Here, you can see that the way to connect data stream between processes in traditional Python (subprocess module), in asyncio (asyncio.create_subprocess_exec) and in asyncssh (asyncssh.SSHClientConnection.create_process) are pretty different.

In traditional, synchronous Python, you just pass subprocess.PIPE to stdout parameter of the process (example). But in asyncio, you must call lower-level function os.pipe() to create the pipe and connect the two end appropriately. When mixed with asyncssh, things start to be confusing.

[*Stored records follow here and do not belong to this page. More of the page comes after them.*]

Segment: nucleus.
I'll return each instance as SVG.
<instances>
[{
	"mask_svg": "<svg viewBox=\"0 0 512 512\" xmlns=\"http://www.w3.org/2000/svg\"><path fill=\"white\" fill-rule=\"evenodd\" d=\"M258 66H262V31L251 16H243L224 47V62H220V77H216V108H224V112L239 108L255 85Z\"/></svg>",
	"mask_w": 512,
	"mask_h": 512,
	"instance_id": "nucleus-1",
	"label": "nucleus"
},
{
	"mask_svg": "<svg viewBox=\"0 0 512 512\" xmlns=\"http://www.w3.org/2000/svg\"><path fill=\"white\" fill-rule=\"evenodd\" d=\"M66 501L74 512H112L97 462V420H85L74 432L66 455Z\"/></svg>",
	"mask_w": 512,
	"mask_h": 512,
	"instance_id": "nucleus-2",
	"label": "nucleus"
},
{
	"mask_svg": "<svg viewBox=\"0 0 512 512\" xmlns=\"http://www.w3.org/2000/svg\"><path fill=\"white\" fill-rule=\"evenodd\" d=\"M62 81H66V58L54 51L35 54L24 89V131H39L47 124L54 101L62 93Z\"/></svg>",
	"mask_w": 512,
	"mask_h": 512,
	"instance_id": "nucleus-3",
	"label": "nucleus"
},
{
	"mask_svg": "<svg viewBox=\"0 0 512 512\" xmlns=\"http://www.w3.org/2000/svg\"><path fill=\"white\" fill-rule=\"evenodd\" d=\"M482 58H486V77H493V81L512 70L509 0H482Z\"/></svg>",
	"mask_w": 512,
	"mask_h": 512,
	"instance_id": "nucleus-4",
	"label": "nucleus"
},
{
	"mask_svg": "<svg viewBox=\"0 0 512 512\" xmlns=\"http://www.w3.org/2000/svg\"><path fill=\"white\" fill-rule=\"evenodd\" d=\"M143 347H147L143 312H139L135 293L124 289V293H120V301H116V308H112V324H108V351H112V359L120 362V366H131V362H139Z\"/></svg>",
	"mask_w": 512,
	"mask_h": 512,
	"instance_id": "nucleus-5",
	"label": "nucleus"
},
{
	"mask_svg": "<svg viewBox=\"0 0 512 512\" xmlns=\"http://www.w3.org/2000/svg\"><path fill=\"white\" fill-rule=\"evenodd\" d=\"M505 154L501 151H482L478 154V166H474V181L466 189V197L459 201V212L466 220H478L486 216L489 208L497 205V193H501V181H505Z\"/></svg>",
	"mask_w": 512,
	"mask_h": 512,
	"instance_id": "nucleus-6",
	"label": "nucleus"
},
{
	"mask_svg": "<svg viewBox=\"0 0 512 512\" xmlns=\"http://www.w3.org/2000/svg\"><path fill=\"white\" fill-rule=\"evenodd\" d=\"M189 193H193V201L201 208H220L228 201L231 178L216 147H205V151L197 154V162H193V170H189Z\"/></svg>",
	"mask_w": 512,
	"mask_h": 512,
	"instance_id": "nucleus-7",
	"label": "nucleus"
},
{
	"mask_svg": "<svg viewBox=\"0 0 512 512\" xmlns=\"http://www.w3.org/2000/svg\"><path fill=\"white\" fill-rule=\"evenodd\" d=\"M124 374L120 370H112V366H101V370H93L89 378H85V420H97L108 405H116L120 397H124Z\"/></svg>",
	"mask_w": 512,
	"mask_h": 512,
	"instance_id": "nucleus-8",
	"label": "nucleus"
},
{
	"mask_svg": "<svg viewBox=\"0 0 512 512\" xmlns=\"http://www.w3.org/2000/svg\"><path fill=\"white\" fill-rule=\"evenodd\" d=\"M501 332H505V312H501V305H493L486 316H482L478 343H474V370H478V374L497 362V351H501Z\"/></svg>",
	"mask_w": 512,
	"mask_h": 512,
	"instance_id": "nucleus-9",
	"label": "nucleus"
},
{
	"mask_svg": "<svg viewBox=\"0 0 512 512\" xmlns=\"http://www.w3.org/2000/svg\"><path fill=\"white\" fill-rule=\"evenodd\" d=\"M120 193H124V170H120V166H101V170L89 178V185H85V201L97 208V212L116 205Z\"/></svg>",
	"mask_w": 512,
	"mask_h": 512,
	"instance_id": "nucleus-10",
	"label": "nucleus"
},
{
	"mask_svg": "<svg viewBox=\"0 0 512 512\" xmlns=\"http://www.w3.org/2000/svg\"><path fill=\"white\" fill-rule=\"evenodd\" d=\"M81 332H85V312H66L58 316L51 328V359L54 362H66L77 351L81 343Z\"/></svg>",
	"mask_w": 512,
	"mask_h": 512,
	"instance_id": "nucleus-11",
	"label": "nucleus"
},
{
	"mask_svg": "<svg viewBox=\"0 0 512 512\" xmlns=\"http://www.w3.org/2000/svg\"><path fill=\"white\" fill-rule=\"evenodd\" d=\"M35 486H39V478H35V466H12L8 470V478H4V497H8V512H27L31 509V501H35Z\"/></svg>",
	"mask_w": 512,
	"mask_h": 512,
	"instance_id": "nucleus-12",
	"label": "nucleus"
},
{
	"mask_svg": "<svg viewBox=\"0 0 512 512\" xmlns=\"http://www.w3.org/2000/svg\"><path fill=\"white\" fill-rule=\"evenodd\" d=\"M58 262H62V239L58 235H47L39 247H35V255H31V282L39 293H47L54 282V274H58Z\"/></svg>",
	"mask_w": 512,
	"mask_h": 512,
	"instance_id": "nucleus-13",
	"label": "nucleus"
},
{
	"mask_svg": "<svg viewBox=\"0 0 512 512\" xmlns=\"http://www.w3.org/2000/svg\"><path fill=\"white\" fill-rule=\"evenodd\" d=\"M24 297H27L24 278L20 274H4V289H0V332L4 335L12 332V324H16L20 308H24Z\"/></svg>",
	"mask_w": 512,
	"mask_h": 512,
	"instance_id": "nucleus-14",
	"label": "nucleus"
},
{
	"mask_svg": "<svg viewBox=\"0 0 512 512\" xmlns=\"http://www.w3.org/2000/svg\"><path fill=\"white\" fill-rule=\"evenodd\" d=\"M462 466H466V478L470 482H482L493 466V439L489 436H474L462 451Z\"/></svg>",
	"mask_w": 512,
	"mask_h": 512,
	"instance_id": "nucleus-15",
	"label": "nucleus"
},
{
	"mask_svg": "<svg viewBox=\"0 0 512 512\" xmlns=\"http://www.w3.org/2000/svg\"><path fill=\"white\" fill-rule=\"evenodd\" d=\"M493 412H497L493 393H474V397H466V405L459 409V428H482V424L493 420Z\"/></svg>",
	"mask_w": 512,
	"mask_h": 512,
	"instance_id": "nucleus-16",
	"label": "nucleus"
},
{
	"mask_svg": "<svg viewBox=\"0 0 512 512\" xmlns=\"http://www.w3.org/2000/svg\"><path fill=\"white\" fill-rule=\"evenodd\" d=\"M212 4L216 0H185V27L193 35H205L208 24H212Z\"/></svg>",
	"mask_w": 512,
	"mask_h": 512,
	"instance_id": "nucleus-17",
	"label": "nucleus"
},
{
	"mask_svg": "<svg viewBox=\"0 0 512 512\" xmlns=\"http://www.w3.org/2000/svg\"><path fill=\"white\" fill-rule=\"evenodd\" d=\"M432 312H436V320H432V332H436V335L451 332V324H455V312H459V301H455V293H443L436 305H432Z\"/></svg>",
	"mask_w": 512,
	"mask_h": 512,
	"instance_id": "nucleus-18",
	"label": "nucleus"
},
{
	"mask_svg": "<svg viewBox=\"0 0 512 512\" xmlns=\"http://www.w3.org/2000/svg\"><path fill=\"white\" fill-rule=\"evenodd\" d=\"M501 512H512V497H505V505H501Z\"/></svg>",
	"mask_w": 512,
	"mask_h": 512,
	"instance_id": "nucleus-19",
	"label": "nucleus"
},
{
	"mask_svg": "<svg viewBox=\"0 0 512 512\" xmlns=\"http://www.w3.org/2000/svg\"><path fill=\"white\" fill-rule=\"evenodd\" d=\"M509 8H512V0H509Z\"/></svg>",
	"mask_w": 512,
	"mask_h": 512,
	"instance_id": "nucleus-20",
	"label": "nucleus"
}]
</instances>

First, if both processes are on remote machine:

cmd_dump = f'pg_dump -O {name}'
p1 = await conn.create_process(cmd_dump, encoding=None)
cmd_gzip = 'gzip -c'
p2 = await conn.create_process(cmd_gzip, stdin=p1.stdout, stdout=pipe1_write, encoding=None)

In the process 1, you don't need to pass anything to stdout. Actually, the create_process get arguments stdin=PIPE, stdout=PIPE by default. But if looking into its source code, we see that PIPE are imported from asyncio.subprocess. It is confusing because we knew above that, to connect data of processes created by asyncio, we have to use pipe from os.pipe.

Second, now look into how to connect remote process with local process:

cmd_gzip = 'gzip -c'
p2 = await conn.create_process(cmd_gzip, stdin=p1.stdout, stdout=pipe1_write, encoding=None)
await p2.wait()
await asyncio.create_subprocess_exec('gunzip', stdin=pipe1_read, stdout=pipe2_write, encoding=None)

Well... we are back to os.pipe, even have to pass it to the remote process.

One killing point to make you succeed with this game is to not forget await on process.wait() and encoding=None.

So, we have explored more about asyncio. Hope that in the future, the API of asyncio-based libraries will be more consistent.

Moreover, look at the first shell command, we can see how sexy Linux is. SSH with public keys, Postgres with Unix socket, pipe, all combined give you a very neat command to do many things smoothly.